Hanauer’s unique piece was written in the form of a letter addressed to fellow billionaires. It issued a stark warning about a violent future on America’s horizon, when and not if, the inequality tipping point is finally reached. This tipping point is when millions of poor, unemployed or under-employed Americans rise up en masse against the wealthy, bringing revolution to the streets of our cities. Thus, the title of the piece The Pitchforks Are Coming…. For Us Plutocrats.
Here is a taste:
Many of us think we’re special because “this is America.” We think we’re immune to the same forces that started the Arab Spring—or the French and Russian revolutions, for that matter.
But, you don’t even need to be among the “1 percenters” to see the wisdom in and understand the history behind, Hanauer’s warning. You could be any hard working American who perhaps owns a business, a home and has a few assets. The point is you are “a have” in a nation that is fast becoming populated by “have-nots.”

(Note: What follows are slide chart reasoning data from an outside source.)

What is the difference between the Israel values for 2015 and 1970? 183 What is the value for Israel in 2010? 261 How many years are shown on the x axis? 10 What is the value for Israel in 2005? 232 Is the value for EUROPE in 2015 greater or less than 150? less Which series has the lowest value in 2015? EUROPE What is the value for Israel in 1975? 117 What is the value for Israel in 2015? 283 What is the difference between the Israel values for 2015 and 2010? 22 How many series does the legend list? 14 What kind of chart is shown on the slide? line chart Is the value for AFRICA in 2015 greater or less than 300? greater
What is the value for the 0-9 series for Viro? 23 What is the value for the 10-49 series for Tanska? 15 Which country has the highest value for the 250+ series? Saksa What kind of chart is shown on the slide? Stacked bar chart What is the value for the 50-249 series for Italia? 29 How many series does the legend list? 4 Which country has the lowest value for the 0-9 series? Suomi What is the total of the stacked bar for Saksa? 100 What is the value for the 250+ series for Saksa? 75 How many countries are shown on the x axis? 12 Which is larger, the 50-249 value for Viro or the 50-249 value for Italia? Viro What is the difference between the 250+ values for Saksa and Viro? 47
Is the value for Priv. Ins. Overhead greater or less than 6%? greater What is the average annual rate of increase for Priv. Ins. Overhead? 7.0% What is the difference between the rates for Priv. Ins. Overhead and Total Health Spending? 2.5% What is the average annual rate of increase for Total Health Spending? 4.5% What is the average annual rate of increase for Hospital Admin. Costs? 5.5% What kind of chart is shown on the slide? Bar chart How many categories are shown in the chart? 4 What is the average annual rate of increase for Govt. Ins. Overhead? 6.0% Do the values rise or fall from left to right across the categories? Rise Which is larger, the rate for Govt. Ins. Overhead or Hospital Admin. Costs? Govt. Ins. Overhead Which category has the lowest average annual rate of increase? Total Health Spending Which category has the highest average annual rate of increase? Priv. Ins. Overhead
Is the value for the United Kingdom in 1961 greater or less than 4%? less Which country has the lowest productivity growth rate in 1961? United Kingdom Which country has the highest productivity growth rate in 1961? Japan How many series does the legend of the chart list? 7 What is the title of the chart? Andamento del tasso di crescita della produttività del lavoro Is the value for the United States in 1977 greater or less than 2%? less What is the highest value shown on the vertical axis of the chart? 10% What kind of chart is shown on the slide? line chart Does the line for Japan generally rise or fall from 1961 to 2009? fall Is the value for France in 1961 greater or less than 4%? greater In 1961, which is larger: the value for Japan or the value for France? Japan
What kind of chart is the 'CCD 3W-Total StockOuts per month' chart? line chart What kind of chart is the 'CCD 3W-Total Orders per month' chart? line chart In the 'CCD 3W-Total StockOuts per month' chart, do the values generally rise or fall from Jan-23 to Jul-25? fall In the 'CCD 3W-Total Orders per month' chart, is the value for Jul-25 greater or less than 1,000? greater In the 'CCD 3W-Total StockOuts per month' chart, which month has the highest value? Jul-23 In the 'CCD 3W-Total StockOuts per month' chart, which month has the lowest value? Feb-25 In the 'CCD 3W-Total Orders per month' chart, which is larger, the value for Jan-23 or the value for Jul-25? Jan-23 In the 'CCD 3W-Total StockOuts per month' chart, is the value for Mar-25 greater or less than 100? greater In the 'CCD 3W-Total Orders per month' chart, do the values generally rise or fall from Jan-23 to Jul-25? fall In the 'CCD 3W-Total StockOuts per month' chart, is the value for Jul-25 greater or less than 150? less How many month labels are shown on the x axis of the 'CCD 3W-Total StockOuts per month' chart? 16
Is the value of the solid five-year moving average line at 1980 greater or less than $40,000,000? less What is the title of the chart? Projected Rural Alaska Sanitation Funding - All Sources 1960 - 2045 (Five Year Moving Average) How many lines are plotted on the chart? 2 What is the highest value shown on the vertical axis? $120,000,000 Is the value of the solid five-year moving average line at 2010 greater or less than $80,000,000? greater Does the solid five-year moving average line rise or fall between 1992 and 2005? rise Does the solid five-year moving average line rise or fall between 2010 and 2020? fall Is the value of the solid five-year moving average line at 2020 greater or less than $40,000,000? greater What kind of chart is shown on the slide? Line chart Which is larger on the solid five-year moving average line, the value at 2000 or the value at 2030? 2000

Here is another warning excerpt from Hanauer’s letter:
And so I have a message for my fellow filthy rich, for all of us who live in our gated bubble worlds: Wake up, people. It won’t last. If we don’t do something to fix the glaring inequities in this economy, the pitchforks are going to come for us. No society can sustain this kind of rising inequality. In fact, there is no example in human history where wealth accumulated like this and the pitchforks didn’t eventually come out. You show me a highly unequal society, and I will show you a police state. Or an uprising. There are no counterexamples. None. It’s not if, it’s when.
So, on July 4th as we celebrate our independence from a once great power it is time that independent Americans rise up, create and demand solutions to the problems discussed in these three articles that are turning our nation into a once great power.
Or, do I dare say, a “third world nation” as Texas Congressman Louie Gohmert is now warning? You know, those kinds of nations where angry crowds riot in the streets and sometimes even topple governments.